Putin praised the “heroes” fighting in Ukraine and accused “Western elites” of fomenting conflicts around the world.

As tensions between Russia and the West reach their highest levels since the Cold War, Putin also provided a stark reminder of Russia’s nuclear power.

Snow swept across the vast square as the despot declaimed: “Russia will do everything to prevent a global confrontation, but will not allow anyone to threaten us.”

“Our strategic forces are always combat ready.”

The Soviet Union lost approximately 27 million people in the war, an estimate that many historians consider conservative, leaving traces in virtually every family.

After calling for a minute of silence, Putin ended with the words: “For Russia! For victory! Hooray!”, giving the signal for thousands of soldiers to respond with three howling cheers.

A blow for Putin: Many regional parades were canceled this year due to what governors called “security concerns.”

Putin parades nuclear missile launchers, tanks and gun-wielding soldiers in Yars ahead of annual Victory Day celebrations

Amid all the pomp and propaganda, there was a distinct lack of military hardware on display compared to the events preceding Russia’s full-scale invasion of Ukraine two years ago.

Unfortunately, there only seemed to be one tank roaring through Red Square.

Russia suffered huge losses in troops and equipment on the battlefield.

A British intelligence assessment last week suggested that 450,000 Russian troops had been killed or wounded in Ukraine – with losses reaching 1,300 troops a day over the past two months.

It also claims that Russia has lost 3,000 main battle tanks, 10,000 armored vehicles, 109 aircraft and 23 warships in the war so far.

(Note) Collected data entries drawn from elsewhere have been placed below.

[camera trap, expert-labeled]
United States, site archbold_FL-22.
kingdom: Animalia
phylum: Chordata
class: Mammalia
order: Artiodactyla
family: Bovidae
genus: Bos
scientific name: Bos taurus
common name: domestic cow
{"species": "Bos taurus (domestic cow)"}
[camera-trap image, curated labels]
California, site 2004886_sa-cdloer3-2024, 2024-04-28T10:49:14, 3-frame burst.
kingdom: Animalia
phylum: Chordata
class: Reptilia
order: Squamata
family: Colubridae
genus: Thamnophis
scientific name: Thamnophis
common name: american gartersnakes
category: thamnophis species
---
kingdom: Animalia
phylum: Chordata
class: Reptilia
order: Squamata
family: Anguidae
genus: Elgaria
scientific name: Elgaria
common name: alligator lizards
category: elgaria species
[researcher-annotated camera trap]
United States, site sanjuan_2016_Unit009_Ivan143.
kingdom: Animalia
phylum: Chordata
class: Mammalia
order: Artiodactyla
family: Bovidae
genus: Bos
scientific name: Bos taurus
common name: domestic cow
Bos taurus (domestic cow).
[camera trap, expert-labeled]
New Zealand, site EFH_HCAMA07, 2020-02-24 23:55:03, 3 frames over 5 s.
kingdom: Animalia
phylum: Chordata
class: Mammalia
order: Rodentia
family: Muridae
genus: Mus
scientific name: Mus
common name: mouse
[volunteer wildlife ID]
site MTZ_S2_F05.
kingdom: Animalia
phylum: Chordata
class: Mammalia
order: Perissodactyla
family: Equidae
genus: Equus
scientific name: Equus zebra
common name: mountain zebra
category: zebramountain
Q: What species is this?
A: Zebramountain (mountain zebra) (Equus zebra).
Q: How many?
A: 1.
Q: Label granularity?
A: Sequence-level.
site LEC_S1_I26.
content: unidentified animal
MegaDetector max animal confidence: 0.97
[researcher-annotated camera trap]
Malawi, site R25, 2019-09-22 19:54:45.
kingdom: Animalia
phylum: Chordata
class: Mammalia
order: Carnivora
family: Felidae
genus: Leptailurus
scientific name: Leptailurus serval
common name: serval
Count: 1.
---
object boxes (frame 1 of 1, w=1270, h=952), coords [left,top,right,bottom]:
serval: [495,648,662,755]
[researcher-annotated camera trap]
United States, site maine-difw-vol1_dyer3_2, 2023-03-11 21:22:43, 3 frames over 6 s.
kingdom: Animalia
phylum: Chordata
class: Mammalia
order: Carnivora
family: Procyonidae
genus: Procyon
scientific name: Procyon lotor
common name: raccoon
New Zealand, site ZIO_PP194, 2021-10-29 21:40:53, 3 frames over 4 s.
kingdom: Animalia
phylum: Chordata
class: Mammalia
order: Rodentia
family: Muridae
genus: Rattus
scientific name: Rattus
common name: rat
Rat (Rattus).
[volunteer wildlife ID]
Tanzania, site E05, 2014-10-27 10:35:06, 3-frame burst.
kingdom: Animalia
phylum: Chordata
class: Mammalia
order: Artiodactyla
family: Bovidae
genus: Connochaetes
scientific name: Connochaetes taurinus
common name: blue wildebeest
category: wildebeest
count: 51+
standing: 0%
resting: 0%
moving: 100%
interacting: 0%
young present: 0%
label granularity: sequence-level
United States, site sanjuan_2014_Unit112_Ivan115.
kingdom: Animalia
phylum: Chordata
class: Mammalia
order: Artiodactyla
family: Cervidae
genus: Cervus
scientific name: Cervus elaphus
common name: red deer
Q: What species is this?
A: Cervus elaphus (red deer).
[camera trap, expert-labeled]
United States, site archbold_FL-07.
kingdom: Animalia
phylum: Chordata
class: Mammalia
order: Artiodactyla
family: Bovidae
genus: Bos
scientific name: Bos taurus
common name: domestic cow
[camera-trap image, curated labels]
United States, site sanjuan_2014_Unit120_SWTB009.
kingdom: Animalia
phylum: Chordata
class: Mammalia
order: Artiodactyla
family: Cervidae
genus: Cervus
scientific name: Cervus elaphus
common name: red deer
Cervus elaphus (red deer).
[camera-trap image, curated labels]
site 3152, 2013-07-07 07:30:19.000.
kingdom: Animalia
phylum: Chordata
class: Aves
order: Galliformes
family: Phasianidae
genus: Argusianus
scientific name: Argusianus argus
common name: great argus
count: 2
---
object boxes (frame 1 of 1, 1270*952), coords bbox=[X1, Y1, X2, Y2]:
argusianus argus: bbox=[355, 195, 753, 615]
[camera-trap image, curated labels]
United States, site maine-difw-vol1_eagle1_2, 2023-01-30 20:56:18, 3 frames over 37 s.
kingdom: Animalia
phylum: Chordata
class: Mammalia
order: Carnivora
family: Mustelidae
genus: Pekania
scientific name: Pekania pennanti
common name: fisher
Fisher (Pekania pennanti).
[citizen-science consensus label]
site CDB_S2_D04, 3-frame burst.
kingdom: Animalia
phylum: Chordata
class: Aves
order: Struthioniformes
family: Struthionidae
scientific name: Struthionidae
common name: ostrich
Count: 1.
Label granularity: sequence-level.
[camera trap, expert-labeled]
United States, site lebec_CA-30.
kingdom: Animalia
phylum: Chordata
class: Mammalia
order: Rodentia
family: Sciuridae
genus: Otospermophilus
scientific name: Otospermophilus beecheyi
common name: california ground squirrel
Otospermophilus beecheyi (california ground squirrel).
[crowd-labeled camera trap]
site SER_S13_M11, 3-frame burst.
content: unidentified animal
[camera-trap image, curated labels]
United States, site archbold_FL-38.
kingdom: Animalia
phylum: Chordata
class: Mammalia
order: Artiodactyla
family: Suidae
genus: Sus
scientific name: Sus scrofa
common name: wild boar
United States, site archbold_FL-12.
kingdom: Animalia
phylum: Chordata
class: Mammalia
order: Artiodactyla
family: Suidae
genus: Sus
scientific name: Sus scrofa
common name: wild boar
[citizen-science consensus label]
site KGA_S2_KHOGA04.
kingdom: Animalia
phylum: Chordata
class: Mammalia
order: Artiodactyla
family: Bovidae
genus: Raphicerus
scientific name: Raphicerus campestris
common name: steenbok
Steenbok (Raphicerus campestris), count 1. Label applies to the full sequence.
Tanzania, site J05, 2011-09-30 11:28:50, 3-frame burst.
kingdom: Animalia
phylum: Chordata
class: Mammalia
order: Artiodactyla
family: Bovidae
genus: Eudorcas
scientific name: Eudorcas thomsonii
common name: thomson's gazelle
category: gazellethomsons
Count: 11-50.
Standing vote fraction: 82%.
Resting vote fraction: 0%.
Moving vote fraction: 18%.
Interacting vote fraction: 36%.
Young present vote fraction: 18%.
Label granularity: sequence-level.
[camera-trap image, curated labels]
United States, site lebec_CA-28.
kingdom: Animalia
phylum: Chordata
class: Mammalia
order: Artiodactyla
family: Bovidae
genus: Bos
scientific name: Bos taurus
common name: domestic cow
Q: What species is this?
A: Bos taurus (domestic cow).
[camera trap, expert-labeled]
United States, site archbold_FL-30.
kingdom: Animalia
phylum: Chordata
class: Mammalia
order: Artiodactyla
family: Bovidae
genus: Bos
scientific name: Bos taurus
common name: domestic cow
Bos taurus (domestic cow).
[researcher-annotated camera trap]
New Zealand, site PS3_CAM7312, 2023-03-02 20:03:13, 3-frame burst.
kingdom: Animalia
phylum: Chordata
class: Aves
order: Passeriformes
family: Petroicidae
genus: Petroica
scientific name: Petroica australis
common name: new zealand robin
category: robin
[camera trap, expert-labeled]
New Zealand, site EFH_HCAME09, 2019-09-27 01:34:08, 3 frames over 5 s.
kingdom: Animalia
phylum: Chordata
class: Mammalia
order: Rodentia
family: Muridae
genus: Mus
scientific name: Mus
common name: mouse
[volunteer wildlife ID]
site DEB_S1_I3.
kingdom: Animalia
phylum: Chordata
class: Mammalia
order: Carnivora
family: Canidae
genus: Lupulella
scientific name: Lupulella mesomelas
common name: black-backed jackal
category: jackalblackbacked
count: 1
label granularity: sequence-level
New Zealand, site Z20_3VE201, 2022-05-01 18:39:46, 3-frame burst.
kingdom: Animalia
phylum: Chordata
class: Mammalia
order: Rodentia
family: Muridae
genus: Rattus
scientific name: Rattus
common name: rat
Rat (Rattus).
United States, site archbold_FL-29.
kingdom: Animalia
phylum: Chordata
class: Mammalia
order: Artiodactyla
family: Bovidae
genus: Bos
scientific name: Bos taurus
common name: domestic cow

Putin denounced the West’s ‘arrogance’ and accused it of fueling warCredit: EPA
The only solitary tank paraded through Moscow after Russia lost thousands in UkraineCredit: X/@Tendar
Armored vehicles rumble through the streets before Putin delivers his speechCredit: Reuters

What is Victory Day in Russia?

On May 9, Russia celebrates Victory Day. But what is it?

This year marks the 79th anniversary of the defeat of Nazi Germany in World War II.

The Soviet Union lost 27 million people in what Russians call the “Great Patriotic War,” more than any other country.

Victory Day is one of the most important holidays in Russia.

For Putin, it is an opportunity to project to his people an image of Russia as a powerful nation of winners, placing itself on the right side of history in victory against fascism.

The unconditional surrender of Nazi Germany took effect at 11:01 p.m. on May 8, 1945, a day marked by France, Britain, and the United States as “Victory in Europe Day.”

In Moscow, it was already May 9, which had become the “Victory Day” of the Soviet Union.

Soviet leader Joseph Stalin declared a public holiday and the first victory parade on Red Square, displaying captured German regalia, took place on June 24, 1945.

Under Putin, Victory Day has increasingly become a muscular demonstration not only of marching battalions, but also of Russia’s latest weaponry, including warplanes, tanks and nuclear-capable intercontinental ballistic missiles.